▶ _Consignes_:
A. D'après le texte sur Les Heureux et les damnés, qu'est-ce qui a été réservé pour le mariage d'Anthony et de Gloria ?
B. Prolongez le texte sur Les Heureux et les damnés de Fitzgerald en reprenant après sa dernière phrase.

▶ _Texte à lire_:
.....

La génération perdue selon Fitzgerald

Que dire ? Ce fut une histoire d’amour littéraire comme il en arrive peu, ce genre de moment où les mots de l’auteur trouvent tellement d’écho en nous que l’on se dit qu’on aurait pu les écrire (avec un moindre talent). Ah ! J’ai aimé détester cet Anthony Patch et me dire que ç’aurait pu être moi en pire comme il fut un avatar désenchanté de l’écrivain.

Les Heureux et les damnés s’articule autour des soirées qui constituent la raison d’être de la société aristocratique américaine des années 20 et plus particulièrement du couple Patch puisque Anthony et Gloria sont des êtres sans passions. Faire la fête est un signe de prodigalité, et les lieux que l’on fréquente déterminent la classe à laquelle on appartient. Lorsque Anthony et Gloria n’ont plus les moyens d’accéder aux clubs mondains, les invitations se raréfient, les amis se retrouvent réduit à une douzaine (ridicule lorsqu’on voit qu’un train complet a été réservé pour leur mariage) puis, finalement, Anthony ne peut s’appuyer que sur ses relations de comptoir du Sammy’s. Nous les voyons ainsi passer d’un milieu à l’autre à mesure qu’ils sombrent dans la pauvreté.

.....

▶ _Données fournies_:
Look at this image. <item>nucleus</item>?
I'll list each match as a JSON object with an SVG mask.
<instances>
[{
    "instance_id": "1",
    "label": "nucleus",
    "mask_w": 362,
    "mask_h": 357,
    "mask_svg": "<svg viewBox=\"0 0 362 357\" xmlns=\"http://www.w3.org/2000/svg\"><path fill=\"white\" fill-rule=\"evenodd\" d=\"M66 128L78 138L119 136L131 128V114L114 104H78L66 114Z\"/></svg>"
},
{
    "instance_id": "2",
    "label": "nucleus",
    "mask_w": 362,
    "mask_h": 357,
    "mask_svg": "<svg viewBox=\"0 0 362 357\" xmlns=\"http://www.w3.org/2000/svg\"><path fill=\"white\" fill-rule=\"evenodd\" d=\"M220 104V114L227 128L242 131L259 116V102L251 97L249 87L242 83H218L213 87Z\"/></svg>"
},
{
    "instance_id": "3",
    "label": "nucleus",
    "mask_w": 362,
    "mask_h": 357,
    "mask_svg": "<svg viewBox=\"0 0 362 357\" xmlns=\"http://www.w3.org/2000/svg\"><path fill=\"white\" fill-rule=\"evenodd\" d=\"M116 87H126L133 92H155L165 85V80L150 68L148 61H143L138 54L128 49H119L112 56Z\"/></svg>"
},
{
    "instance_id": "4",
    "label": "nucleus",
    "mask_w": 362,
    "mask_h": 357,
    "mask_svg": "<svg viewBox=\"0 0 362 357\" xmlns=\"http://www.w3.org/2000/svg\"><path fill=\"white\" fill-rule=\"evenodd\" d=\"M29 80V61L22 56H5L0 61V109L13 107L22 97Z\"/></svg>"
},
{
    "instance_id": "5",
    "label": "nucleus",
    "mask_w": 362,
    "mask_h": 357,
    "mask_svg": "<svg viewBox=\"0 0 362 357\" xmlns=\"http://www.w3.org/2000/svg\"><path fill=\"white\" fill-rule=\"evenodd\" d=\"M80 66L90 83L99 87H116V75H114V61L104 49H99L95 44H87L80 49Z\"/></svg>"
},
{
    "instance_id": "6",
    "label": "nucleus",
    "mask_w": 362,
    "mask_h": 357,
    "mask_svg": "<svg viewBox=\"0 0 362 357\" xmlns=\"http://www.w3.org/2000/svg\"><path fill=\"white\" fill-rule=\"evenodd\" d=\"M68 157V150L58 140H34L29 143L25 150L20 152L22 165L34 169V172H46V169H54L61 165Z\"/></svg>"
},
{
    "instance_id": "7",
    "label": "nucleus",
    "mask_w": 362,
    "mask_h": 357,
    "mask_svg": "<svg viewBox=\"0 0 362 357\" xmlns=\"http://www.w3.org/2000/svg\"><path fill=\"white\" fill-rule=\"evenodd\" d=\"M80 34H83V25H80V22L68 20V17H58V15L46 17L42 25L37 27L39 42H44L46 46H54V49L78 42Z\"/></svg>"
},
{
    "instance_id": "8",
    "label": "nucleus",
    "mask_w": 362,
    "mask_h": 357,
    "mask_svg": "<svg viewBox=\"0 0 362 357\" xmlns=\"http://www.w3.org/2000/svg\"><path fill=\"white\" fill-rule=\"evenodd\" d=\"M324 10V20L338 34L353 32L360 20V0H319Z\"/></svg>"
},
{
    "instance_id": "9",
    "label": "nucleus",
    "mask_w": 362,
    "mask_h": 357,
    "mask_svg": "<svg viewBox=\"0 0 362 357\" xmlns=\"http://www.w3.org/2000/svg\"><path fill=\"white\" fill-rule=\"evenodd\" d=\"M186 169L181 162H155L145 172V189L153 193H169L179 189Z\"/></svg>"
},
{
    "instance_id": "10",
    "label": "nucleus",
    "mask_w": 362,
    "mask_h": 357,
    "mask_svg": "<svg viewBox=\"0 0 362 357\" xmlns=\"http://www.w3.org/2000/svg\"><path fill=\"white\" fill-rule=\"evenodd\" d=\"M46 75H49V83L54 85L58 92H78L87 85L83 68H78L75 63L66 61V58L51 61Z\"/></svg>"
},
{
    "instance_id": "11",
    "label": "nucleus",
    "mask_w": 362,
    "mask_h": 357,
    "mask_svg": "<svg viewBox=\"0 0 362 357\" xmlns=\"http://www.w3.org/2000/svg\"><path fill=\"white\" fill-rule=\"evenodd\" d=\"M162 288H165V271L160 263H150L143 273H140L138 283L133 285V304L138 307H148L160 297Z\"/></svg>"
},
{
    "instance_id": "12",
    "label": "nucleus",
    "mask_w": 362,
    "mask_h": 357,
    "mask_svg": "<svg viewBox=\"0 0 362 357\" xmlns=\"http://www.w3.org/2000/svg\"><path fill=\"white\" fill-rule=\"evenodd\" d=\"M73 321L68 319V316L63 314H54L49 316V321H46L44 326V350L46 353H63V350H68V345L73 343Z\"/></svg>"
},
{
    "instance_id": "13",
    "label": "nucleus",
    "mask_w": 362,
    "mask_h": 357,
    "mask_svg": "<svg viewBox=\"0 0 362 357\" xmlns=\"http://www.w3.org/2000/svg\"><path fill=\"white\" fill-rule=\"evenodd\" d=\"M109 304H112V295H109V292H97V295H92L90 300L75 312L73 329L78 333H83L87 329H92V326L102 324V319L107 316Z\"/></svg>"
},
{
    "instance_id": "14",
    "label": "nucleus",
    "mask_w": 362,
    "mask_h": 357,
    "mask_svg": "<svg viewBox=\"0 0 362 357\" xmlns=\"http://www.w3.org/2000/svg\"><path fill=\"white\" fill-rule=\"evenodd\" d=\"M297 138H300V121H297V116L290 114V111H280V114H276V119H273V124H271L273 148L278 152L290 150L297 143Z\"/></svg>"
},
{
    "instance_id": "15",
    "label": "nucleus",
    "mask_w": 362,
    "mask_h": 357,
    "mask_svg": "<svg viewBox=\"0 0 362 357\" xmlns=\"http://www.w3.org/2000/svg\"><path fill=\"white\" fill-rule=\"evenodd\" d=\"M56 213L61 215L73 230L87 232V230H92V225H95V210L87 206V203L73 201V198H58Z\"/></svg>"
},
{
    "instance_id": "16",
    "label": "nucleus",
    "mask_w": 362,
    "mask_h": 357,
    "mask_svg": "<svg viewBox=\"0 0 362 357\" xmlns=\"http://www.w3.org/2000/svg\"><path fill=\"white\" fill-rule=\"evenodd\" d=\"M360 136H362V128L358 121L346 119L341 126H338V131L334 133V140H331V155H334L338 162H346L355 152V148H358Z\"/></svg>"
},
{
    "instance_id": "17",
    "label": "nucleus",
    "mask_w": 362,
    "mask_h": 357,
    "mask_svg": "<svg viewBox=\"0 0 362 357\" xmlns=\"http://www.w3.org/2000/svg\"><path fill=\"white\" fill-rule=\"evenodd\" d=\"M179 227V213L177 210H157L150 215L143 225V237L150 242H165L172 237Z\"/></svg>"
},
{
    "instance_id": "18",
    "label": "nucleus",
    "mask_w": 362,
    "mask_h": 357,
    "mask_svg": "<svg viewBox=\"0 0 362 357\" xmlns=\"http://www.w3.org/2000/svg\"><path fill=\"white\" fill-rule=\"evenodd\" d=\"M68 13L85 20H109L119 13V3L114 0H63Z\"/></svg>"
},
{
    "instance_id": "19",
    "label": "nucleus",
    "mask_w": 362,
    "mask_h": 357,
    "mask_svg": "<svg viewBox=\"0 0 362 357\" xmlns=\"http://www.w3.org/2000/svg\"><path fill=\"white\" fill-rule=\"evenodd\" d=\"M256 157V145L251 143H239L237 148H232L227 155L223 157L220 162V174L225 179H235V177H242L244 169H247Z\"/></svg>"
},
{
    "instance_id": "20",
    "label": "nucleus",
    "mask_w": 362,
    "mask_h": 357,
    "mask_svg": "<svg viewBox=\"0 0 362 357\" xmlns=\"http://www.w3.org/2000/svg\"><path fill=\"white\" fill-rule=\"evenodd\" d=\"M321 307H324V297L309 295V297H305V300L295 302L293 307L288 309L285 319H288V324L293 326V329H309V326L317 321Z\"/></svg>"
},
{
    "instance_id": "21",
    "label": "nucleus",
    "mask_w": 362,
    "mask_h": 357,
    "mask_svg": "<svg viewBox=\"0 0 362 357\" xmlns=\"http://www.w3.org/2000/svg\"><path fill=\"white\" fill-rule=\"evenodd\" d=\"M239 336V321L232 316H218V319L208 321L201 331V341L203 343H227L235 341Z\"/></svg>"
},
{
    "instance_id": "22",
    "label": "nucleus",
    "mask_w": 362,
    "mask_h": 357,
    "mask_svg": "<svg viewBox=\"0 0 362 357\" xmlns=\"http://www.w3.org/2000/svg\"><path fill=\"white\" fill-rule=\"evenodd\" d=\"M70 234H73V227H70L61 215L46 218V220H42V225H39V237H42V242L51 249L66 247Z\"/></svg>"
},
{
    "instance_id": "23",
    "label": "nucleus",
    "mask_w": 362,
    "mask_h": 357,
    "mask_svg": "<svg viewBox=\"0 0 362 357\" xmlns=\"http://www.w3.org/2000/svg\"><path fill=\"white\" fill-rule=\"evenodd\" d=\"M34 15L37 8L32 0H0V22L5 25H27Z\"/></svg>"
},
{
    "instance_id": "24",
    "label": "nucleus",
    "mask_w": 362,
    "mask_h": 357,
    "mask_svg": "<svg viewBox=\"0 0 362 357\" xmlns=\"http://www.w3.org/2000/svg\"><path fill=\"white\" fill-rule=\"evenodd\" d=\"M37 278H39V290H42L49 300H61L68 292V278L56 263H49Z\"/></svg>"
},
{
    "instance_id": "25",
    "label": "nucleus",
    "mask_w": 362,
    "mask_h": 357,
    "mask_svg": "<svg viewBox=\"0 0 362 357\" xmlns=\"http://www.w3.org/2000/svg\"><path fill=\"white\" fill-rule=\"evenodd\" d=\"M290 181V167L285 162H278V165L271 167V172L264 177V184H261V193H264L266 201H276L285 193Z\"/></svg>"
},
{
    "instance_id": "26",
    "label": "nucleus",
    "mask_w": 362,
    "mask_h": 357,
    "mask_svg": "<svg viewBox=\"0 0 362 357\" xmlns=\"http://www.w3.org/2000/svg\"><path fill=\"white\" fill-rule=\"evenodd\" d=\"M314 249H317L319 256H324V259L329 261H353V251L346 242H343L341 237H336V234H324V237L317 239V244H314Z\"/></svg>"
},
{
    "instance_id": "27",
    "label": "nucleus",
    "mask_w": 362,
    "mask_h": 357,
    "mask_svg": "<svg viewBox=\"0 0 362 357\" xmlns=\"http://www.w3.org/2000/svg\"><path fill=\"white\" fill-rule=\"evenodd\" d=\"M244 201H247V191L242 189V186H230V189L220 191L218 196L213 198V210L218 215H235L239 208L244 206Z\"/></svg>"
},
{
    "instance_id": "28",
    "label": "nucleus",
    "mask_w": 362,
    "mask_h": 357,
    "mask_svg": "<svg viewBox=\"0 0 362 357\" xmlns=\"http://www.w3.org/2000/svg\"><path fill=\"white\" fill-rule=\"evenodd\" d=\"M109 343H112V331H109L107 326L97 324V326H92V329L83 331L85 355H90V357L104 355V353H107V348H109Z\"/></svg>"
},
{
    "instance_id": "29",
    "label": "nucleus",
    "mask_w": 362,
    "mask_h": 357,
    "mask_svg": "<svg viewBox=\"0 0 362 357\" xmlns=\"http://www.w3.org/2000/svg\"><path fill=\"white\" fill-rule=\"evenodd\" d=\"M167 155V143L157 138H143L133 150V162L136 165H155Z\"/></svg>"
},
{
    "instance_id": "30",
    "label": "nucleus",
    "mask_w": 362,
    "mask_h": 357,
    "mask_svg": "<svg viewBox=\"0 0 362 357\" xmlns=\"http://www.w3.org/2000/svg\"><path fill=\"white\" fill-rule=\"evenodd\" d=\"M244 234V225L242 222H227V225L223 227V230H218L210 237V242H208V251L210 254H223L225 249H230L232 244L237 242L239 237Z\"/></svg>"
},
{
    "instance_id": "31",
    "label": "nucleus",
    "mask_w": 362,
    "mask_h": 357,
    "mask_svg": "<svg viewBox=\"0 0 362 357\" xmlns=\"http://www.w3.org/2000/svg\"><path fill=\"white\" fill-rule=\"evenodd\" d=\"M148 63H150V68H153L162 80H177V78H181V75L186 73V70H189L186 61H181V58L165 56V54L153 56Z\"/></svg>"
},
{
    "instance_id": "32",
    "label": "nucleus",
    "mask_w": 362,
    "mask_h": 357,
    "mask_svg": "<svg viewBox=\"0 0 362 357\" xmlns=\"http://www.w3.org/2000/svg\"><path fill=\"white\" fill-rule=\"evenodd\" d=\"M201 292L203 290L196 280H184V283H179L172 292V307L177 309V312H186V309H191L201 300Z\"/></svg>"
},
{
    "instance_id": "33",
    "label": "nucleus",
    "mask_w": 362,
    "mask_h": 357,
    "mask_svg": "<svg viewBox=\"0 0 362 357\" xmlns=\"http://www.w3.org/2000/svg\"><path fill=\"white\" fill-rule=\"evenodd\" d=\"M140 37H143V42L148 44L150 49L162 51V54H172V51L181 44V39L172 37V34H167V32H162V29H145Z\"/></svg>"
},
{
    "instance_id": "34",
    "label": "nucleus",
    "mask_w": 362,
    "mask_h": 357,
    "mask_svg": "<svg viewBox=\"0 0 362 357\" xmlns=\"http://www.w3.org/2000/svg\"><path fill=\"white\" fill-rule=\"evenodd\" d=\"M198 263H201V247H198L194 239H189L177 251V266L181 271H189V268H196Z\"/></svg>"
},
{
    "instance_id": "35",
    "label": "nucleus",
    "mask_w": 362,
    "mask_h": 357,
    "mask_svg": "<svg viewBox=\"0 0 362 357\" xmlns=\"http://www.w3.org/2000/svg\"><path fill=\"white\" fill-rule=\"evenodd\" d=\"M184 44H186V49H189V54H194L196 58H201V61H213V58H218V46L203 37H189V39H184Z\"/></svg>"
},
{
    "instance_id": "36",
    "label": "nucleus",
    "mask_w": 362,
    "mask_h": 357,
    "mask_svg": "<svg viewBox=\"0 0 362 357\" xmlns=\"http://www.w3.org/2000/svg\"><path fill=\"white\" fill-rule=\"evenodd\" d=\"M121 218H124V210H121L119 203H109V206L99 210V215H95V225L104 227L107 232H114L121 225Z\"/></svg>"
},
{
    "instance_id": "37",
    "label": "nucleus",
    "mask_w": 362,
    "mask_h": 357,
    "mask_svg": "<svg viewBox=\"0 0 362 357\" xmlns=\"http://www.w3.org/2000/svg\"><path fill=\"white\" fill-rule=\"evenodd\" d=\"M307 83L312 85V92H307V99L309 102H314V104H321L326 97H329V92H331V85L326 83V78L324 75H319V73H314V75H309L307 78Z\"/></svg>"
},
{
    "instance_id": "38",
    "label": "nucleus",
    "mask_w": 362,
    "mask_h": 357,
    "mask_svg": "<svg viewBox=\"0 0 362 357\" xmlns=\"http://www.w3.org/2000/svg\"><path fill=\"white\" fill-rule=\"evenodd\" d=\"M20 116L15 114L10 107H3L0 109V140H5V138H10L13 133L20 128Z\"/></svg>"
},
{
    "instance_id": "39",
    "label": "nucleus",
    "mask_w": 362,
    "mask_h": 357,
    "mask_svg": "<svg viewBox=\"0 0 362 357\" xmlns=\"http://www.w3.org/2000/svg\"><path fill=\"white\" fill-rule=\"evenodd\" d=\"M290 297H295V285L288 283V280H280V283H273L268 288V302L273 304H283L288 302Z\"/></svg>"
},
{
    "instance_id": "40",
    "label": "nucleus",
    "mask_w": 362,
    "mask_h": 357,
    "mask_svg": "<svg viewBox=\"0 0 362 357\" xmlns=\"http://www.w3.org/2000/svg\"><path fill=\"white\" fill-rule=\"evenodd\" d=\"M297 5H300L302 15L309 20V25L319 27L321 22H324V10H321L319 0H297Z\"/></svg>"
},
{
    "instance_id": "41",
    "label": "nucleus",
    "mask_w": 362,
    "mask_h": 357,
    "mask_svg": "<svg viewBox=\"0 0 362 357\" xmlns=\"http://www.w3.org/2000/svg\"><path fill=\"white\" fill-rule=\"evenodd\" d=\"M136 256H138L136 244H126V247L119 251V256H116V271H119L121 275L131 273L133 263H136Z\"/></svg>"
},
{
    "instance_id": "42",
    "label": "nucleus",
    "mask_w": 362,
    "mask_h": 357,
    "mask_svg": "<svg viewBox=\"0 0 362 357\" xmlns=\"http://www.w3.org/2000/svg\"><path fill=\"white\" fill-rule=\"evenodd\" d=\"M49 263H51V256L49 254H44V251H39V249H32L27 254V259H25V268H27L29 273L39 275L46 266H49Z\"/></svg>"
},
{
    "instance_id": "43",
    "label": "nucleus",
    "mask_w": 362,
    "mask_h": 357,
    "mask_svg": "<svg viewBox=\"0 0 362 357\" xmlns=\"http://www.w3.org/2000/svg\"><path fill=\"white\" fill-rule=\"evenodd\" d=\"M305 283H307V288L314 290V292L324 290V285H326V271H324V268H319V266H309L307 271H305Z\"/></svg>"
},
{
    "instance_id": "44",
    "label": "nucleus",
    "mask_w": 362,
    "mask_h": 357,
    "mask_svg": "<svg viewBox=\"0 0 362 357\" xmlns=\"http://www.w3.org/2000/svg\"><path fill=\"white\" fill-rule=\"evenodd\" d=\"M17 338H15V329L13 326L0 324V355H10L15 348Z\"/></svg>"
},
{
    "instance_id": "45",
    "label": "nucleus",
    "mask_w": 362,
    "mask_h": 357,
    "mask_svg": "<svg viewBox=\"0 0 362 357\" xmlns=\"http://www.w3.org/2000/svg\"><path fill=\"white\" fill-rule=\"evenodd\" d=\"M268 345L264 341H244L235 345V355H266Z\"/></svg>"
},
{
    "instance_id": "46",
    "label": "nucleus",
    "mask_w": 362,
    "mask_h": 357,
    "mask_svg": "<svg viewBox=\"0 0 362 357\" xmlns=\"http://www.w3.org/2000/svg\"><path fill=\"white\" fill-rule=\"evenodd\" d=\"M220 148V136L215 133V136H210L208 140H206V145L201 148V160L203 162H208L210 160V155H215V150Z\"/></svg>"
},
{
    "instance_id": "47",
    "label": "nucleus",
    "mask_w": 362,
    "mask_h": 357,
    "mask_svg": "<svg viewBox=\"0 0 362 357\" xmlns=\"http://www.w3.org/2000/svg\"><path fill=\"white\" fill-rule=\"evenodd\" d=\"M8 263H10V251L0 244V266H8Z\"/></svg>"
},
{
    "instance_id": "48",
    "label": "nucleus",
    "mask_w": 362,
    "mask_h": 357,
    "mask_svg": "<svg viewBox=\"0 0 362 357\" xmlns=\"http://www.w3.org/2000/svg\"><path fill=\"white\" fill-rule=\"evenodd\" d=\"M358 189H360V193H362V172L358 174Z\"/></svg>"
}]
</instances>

.....

▶ _Réponses_:
A. Un train complet.

B.
Si l’héritage d’Adam Patch leur permet de retrouver amitiés et vie d’avant, la conclusion est tragique dans le sens où les personnages n’ont rien appris, se donnent raison alors que tout dans le roman nous montre la décadence de cette vie mondaine fin XIXe et la nécessité de trouver d’autres moteurs pour vivre. La fête n’est plus la finalité de la nouvelle élite sociale, qui se réalise d’abord et avant tout dans le travail. S’opère alors un retour en arrière, une régression dans un roman qui s’est articulé sur une pente descendante sans jamais donner de leçon aux personnages. Anthony et Gloria appartiennent au passé. Le monde dans lequel ils sont finalement réintégrés grâce à leur argent n’est plus le leur. Ils n’ont pas su évoluer et sont condamnés à rester dans une sorte de passé figé dans le présent tandis qu’autour d’eux, tous les anciens oisifs s’accomplissent. Les valeurs ont changé. La naissance et la bonne éducation ne suffisent plus à donner à l’élite sa respectabilité. Retour poignant avec Fitzgerald sur toute une génération perdue.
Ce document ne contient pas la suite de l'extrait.